Note the important fact that the function shown in Figure 4.1, i.e. the function of dependency of per capita expenditures on the goods of this complex on per capita income, is ambiguous. However, when constructing the regression of per capita expenditures of sample households on the selected goods over per capita income, this important feature does not manifest itself.

If levels of Y1 and Y2 correspond to the local maxima of the sample household distribution density on per capita expenditure on goods of the same group, then we have the sufficient condition that these levels (Y1 and Y2) are the target.
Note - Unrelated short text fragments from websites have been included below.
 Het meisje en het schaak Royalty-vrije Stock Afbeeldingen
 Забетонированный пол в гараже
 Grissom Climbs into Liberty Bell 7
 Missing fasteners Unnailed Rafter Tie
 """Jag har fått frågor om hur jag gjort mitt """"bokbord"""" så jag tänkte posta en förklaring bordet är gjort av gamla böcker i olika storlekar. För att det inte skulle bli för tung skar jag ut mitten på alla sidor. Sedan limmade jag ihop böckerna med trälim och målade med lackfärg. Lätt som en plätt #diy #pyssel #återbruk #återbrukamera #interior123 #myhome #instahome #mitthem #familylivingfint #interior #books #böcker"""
Then the whole range of per capita expenditures of sample households for goods of the group is divided into three so-called consumer layers.

image

Figure 4.1. Regression of per capita expenditures on goods of one set to per capita family income as part of the study of consumption patterns

Yl – first target level of per capita expenditures; Γ1 – the boundary of the first consumer layer;
Y2 – second target level of per capita expenditures; Γ2 – the boundary of the first consumer layer;

The first target level corresponds to per capita expenditures of lower than Γ1 the second to per capita expenditures larger than Γ1 but lower than Γ2, and the third to expenditures larger than Γ2. Thus, any intersection (a combination in which each complex of goods is represented by one layer) of consumer layers of complexes of goods determines the consumer class.

(3°). Third, we rely on a provision conforming to which an actually folding pattern of consumption is the result of the desire of a multitude of households to optimize their satisfaction of needs and to make their consumption pattern most appropriate, and the optimality criterion (the concept of “the most appropriate” patterns of household consumption) is separate for each type (layer) of consumer behaviour.
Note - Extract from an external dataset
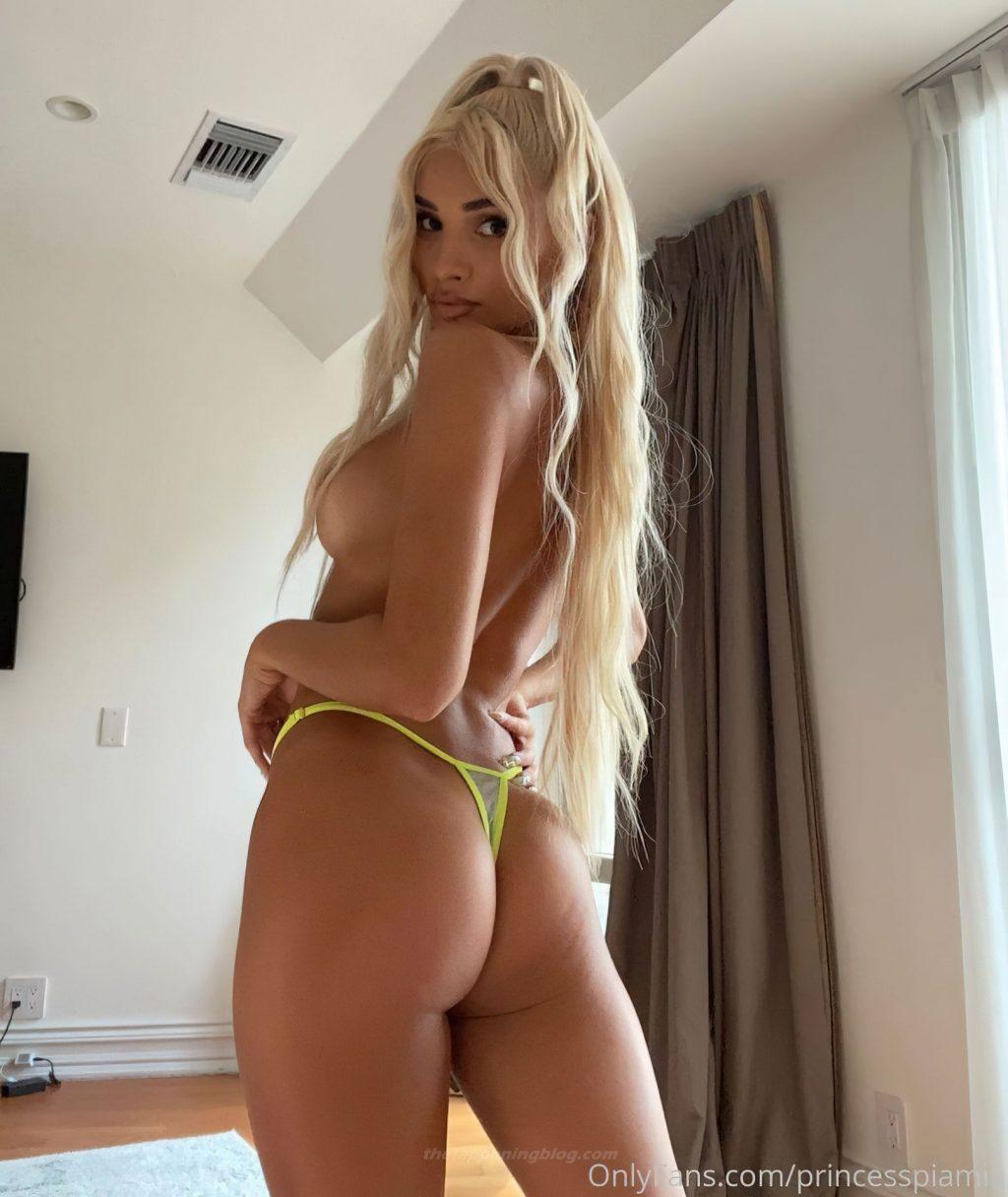Pia Mia Nude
Note that this position is essentially a basic concept also in the consumer choice theory, which uses the so-called objective preference functions (or consumption functions) as a tool to study the problem of consumption structure and forecast. However, the researchers operating in this area tended to overlook the need for a preliminary phase of research associated with the identification of the existing typological structure of consumer behaviour. In fact, the construction of preference functions (using budget data) is legitimate only when done separately for each type of consumer behaviour of households.

(4°). And finally, fourth, while evaluating the quality of life, we consider two aspects of causal attribution simultaneously: external circumstances and disposition of the analysed factor. At the same time, we remain on the positions of cognitive psychology just as proponents of the expansion of human giftedness concept. In our case, we are talking about the interaction of two multidimensional phenomena, one of which (disposition of the analysed factor) is the behaviour of the household in consumption area and the other (external circumstances) includes determinant factors that impact the formation of people’s needs.
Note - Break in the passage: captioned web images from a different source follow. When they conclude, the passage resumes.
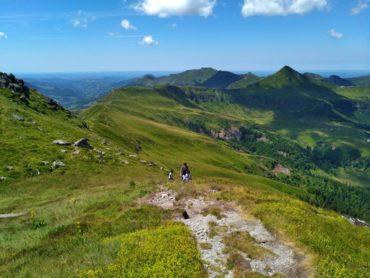 guide accompagnateur randonnée montagne volcan cantal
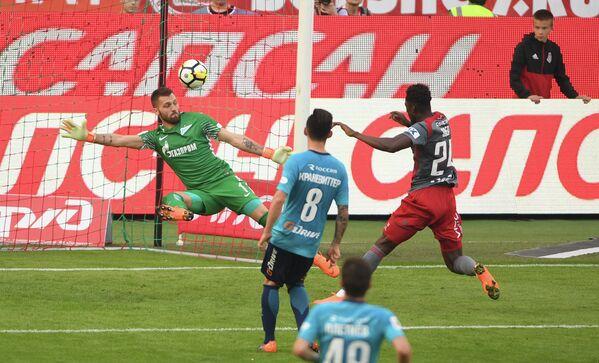 Нападающий ФК Локомотив Эдер (справа) забивает мяч в ворота голкипера ФК Зенит Юрия Лодыгина (слева)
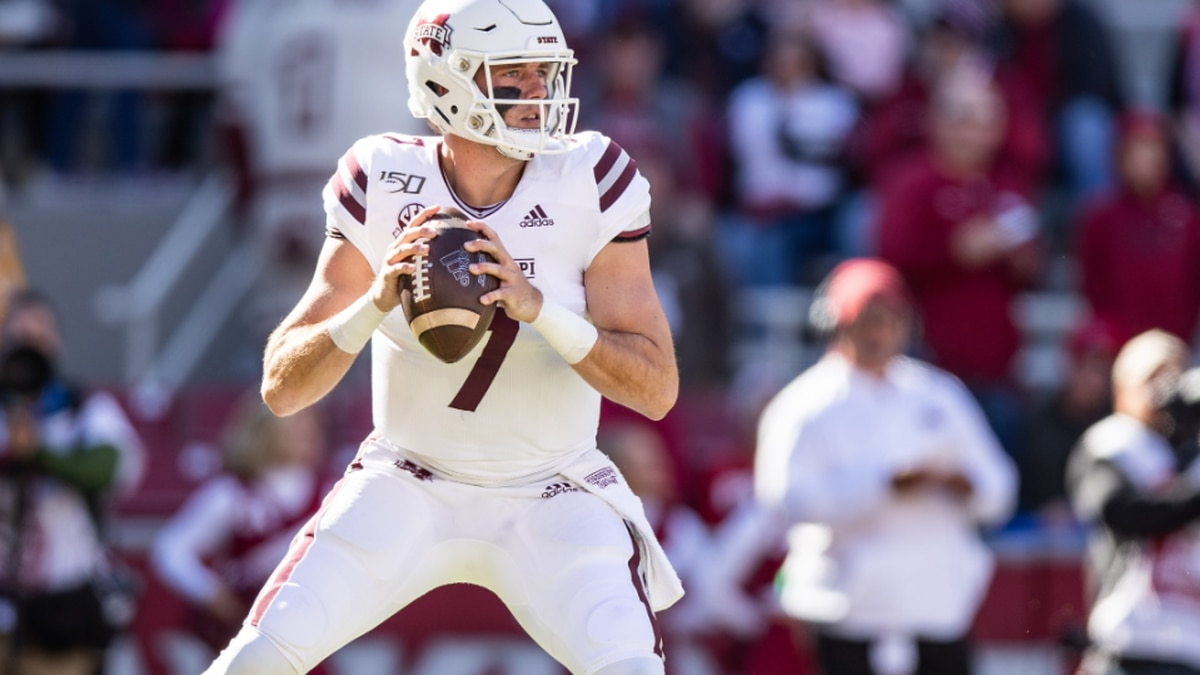 Saints trade into the 7th-Round to select Miss. St. QB Tommy Stevens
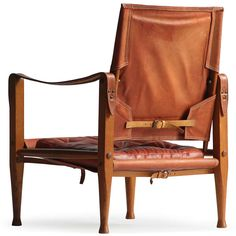 The Safari Chair By Kaare Klint was one of the first do-it-yourself high design pieces. it can easily be assembled and disassembled without tools, making it ideal for being on the move. Klint designed his Safari Chair in 1933 and was inspired by the English officers chair he had seen in a travel guide from Africa to create a lightweight, portable armchair.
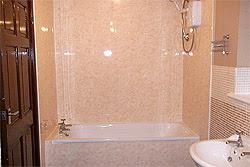 Стены ванной отделанные ПВХ панелями (фото)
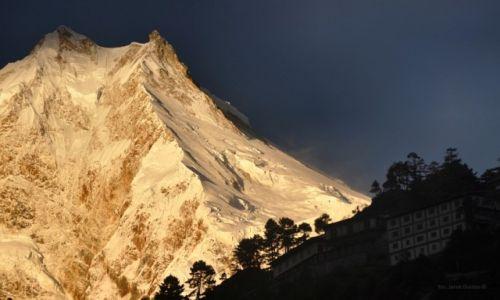 Zdjęcie NEPAL / Manaslu / Lho / klasztor z Manaslu w tle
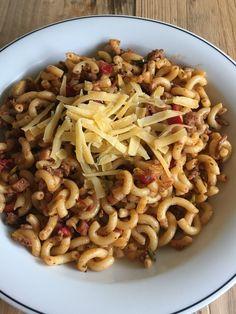 Macaroni van vroeger - Duizenden1dag Pasta Noodles, Pesto Pasta, Pasta Salad, Italian Dishes, Italian Recipes, Macaroni Spaghetti, Happy Foods, No Cook Meals, Pasta Dishes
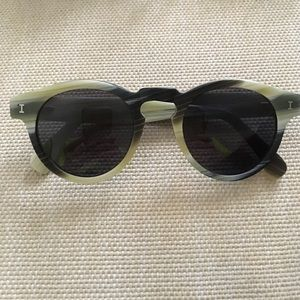 Illesteva Accessories - Illesteva Leonard sunglasses in matte horn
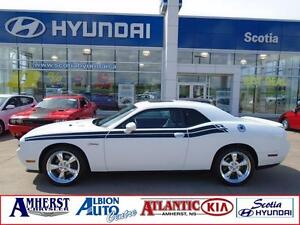 2013 Dodge Challenger R/T CLASSIC one owner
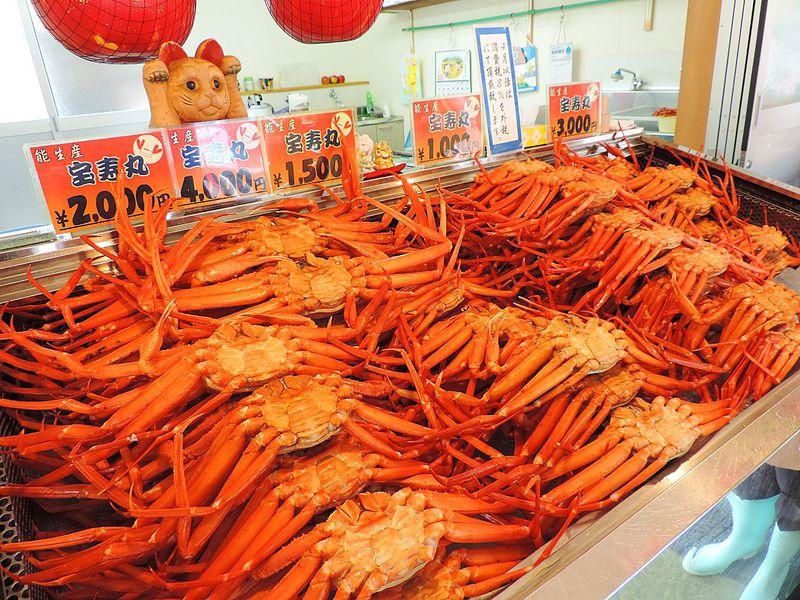 名物・紅ズワイカニの食べ比べも!新潟県「マリンドーム能生」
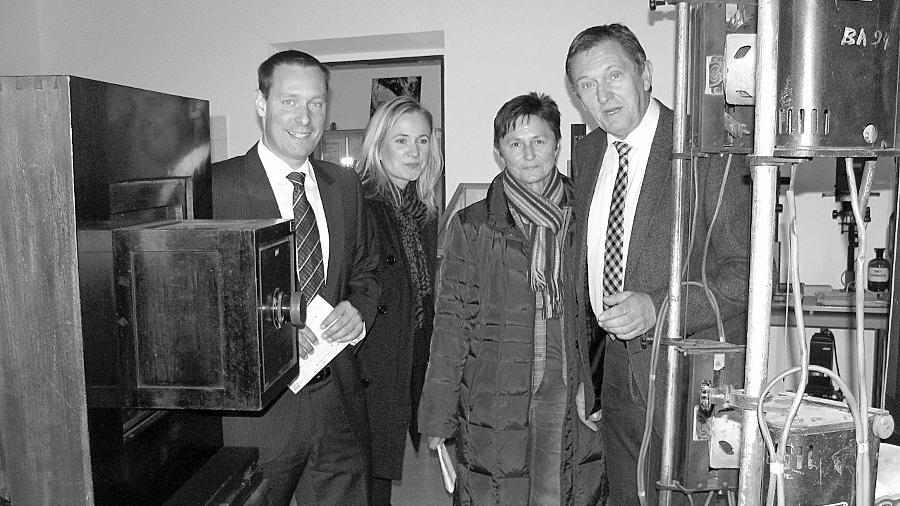 Landrat Armin Kroder (l.) und sein Amtskollege Hermann Hübner (r.) ließen sich von Simone Schmidt (2. v. l.) und Renate Pickelmann das Deutsche Kameramuseum zeigen und informierten sich über die Situation in Plech.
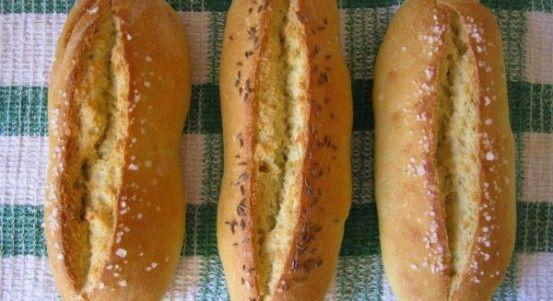 http://www.bajecnerecepty.sk/recipe/bajecne-chrumkave-domace-rozky/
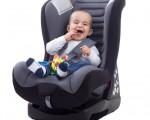 孩子坐在汽車座椅上,能否給他足夠的安全。(fotolia)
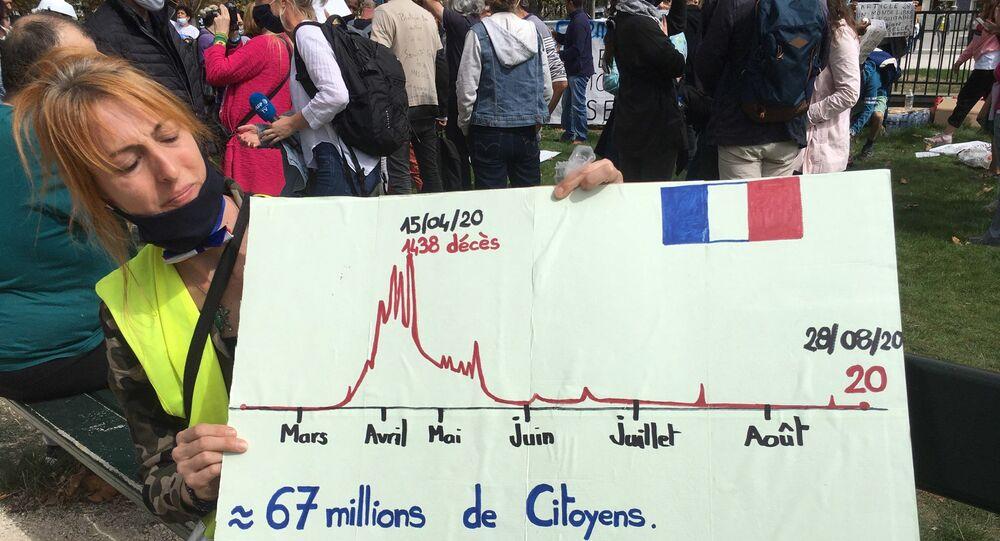 Anti-masques: rassemblement de militants sur la place de la Nation à Paris, 29 août 2020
Determinants are many and varied. On the one hand, they refer directly to the consumer, acting in the sphere of consumption. They are gender, age and family status, structure of population, social status and labour specifics of the people employed in social production and education level and preparedness to perform work of various qualifications. All of these factors to some extent determine social activity of the population in all spheres of life. On the other hand, determinants characterize the external conditions of consumer life and describe the consumption domain. They include climate; national-ethnic features; type of settlement (town, village, the capital, farm, etc.); conditions of distribution of material and spiritual values established in the community and reflected in the level and income inequality, in the use of public consumption funds, and the scope of the national wealth in the consumption sphere.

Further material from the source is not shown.